**Material for the task:**
▶

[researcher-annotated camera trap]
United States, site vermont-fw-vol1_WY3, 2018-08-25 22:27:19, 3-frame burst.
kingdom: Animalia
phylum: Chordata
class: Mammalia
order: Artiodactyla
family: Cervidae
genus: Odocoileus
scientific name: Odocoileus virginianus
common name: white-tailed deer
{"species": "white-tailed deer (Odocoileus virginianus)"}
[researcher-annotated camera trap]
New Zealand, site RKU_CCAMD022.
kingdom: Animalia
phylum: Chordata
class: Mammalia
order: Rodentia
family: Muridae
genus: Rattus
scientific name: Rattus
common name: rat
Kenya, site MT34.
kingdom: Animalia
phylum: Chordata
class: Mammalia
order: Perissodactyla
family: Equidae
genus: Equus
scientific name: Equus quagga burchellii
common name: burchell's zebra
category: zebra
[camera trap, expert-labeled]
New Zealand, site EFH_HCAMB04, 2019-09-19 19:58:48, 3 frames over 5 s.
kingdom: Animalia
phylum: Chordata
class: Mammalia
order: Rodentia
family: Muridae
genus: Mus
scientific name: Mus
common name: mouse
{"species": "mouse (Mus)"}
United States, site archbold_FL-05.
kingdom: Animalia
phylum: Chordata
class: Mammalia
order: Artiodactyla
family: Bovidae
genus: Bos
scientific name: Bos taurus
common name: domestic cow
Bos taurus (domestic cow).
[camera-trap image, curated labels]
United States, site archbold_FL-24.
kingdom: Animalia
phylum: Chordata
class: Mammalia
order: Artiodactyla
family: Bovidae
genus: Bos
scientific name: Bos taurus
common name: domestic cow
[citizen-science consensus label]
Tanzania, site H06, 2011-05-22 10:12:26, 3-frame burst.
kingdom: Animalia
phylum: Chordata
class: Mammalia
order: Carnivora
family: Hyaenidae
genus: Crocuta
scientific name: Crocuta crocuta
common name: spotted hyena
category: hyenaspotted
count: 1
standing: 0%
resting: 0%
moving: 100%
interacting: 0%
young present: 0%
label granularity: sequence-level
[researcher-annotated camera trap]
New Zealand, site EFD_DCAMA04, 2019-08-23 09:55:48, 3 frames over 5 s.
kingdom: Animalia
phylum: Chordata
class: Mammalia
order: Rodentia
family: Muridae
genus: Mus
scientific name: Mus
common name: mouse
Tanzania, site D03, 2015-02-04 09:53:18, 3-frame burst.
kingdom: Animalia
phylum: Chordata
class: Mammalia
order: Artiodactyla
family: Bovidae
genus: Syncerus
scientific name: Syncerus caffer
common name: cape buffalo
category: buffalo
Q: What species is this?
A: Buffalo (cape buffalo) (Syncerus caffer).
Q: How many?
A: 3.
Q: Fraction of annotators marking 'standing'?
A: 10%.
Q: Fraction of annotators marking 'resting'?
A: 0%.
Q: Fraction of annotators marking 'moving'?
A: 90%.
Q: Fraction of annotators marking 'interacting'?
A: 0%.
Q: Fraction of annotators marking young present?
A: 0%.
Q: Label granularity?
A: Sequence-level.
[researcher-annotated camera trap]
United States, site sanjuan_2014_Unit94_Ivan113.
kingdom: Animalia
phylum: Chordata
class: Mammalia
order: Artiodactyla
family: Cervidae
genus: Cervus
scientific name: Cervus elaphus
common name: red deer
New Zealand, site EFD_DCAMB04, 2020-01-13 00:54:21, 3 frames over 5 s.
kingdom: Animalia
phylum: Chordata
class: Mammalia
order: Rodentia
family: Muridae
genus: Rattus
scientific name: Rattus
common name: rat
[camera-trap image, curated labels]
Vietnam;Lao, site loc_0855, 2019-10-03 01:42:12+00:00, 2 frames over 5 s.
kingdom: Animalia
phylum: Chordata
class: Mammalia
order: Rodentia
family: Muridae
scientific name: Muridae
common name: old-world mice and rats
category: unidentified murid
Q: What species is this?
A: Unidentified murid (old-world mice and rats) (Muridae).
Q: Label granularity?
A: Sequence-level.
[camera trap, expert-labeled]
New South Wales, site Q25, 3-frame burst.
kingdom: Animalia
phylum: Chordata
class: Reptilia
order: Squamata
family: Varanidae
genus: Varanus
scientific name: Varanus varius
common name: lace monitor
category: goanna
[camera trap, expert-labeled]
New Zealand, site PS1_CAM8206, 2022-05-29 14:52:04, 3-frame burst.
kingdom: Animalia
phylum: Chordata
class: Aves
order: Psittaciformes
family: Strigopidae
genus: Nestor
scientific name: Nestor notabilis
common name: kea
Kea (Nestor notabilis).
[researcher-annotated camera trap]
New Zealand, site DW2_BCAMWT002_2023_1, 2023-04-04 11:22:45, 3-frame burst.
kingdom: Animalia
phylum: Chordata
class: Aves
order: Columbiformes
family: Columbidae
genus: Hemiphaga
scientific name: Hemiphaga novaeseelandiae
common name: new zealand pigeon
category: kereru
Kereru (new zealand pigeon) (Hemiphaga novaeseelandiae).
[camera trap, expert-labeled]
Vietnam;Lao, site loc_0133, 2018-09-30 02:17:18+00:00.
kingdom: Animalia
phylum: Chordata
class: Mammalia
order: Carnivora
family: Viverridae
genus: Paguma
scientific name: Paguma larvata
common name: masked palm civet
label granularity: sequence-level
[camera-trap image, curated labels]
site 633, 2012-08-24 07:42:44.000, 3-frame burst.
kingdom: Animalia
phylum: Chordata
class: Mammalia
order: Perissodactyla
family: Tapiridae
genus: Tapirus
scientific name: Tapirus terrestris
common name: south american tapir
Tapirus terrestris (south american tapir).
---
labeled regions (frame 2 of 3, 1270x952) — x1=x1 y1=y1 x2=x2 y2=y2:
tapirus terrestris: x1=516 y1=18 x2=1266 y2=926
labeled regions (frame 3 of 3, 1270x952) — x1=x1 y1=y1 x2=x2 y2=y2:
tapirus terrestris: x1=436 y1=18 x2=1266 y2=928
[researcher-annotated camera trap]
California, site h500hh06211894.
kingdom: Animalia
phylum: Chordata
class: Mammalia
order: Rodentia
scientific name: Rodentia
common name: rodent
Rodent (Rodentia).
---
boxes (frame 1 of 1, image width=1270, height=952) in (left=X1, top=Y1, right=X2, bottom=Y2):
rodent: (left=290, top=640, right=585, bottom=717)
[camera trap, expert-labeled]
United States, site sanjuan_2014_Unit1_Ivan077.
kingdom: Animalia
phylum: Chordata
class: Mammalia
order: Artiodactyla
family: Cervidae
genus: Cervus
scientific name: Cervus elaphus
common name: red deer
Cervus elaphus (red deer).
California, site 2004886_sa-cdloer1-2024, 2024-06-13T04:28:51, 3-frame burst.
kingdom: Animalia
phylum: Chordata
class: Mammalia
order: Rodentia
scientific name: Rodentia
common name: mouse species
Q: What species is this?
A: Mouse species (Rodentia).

◀

**Work to be completed:**
Which lines above include "young"? Show each of them by copying it.

**Worked solution:**
young present: 0%
Q: Fraction of annotators marking young present?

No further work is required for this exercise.